Exercise text –
════════
In [30]:
import numpy as np
import pandas as pd
import os
from datetime import date, datetime
from sqlalchemy import create_engine


In [31]:
# local connection information
db_user = os.environ.get('DB_USER')
db_pass = os.environ.get('DB_PASS')
engine = create_engine(f'mssql+pyodbc://{db_user}:{db_pass}' +
                       '@PSC-SQLProd/Campus6?' +
                       'driver=ODBC+Driver+13+for+SQL+Server')
connection = engine.connect()


In [32]:
sections_begin_year = '2011'


In [33]:
sql_str = "SELECT * FROM SECTIONS WHERE " + \
          "EVENT_SUB_TYPE NOT IN ('ADV') " + \
          f"AND ACADEMIC_YEAR >= '{sections_begin_year}' " + \
          "AND ACADEMIC_TERM IN ('FALL', 'SPRING', 'SUMMER') " + \
          "AND ACADEMIC_SESSION IN ('MAIN', 'CULN', 'EXT', 'FNRR', 'HEOP'," + \
          " 'SLAB', 'BLOCK A', 'BLOCK AB', 'BLOCK B') "
df_sections = pd.read_sql_query(sql_str, connection)


In [34]:
df = df_sections[['EVENT_ID', 'EVENT_SUB_TYPE', 'EVENT_MED_NAME',
                   'SECTION', 'CREDITS', 'MAX_PARTICIPANT',
                   'ACADEMIC_YEAR', 'ACADEMIC_TERM', 'ACADEMIC_SESSION',
                   'START_DATE', 'END_DATE', 'CIP_CODE',
                   'REVISION_DATE', 'REVISION_TIME',
                   ]]


print('ACADEMIC_TERM: ', df['ACADEMIC_TERM'].unique())

print('ACADEMIC_SESSION: ', df['ACADEMIC_SESSION'].unique())

In [None]:
print(df.shape)
df.head()

In [35]:
df = df[~(df['EVENT_ID'].str.contains('REG', case=False))]
df = df[~(df['EVENT_ID'].str.contains('STDY', case=False))]


In [36]:
print(df.shape)


(4855, 14)
════════
Extracted material –

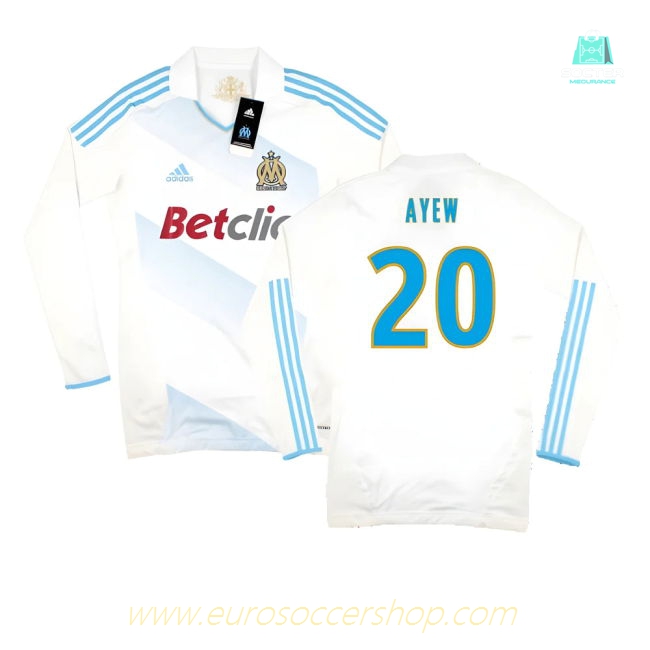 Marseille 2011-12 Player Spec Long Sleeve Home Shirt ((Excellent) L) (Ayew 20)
════════
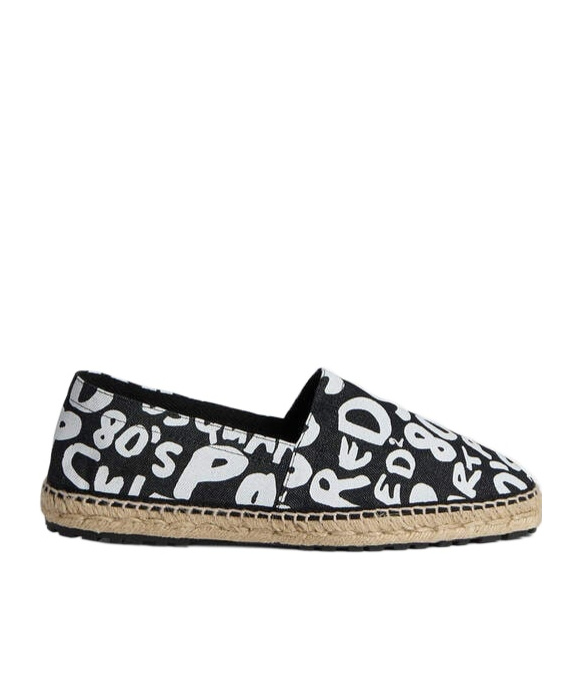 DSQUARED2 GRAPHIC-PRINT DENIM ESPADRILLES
════════
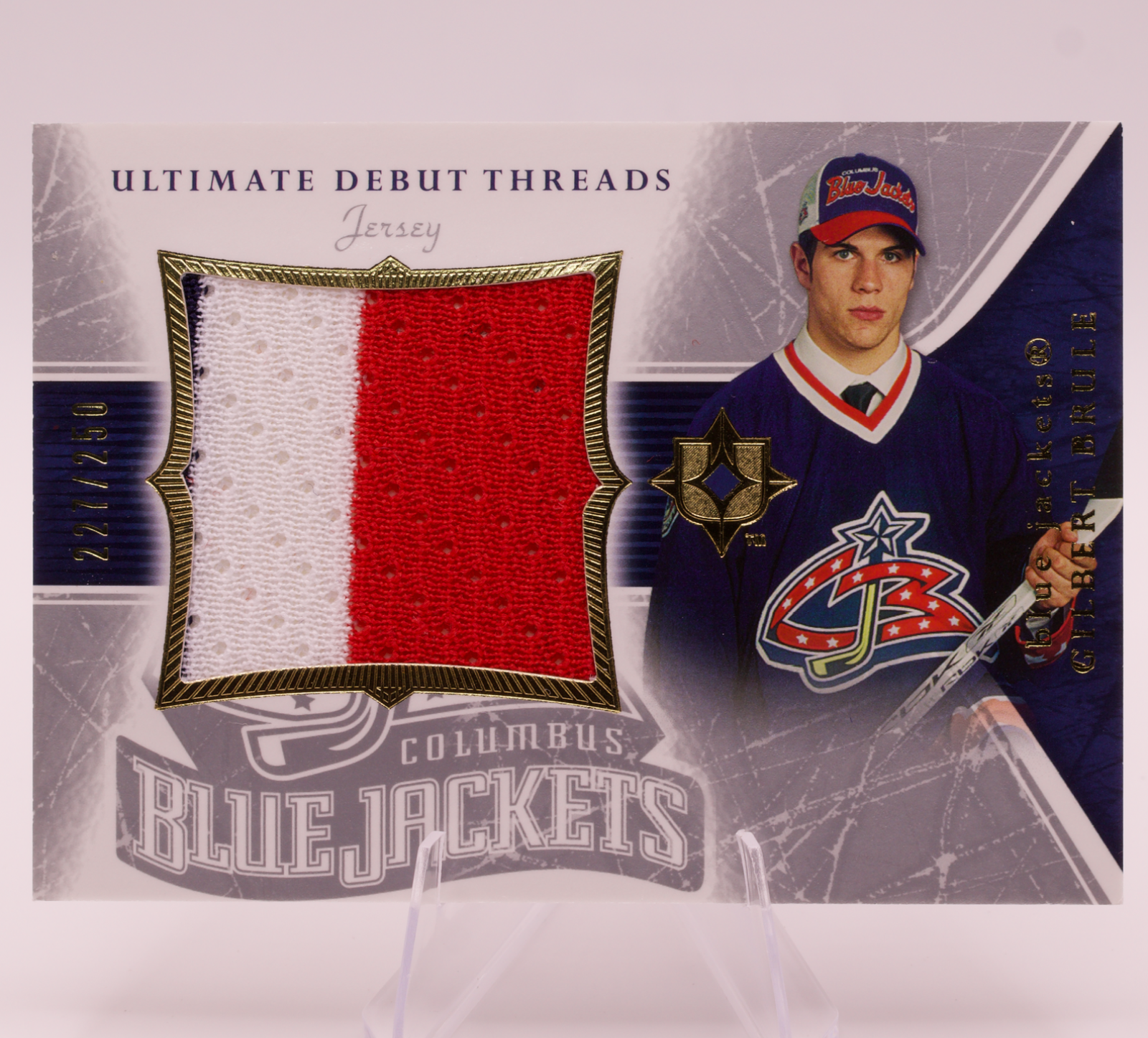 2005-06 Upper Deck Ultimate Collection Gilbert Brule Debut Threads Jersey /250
════════
Assignment A – From the notebook, return the part that opens with the words containing "df_sections = pd.read_sql_query(sql_str, connection)" and closes with "print('ACADEMIC_TERM: ', df['ACADEMIC_TERM'].unique())".
Assignment B – Which academic terms does the SQL query in the notebook include?
None of the records matter for what comes next.

Answer box A –
df_sections = pd.read_sql_query(sql_str, connection)


In [34]:
df = df_sections[['EVENT_ID', 'EVENT_SUB_TYPE', 'EVENT_MED_NAME',
                   'SECTION', 'CREDITS', 'MAX_PARTICIPANT',
                   'ACADEMIC_YEAR', 'ACADEMIC_TERM', 'ACADEMIC_SESSION',
                   'START_DATE', 'END_DATE', 'CIP_CODE',
                   'REVISION_DATE', 'REVISION_TIME',
                   ]]


print('ACADEMIC_TERM: ', df['ACADEMIC_TERM'].unique())

Answer box B – FALL, SPRING, and SUMMER.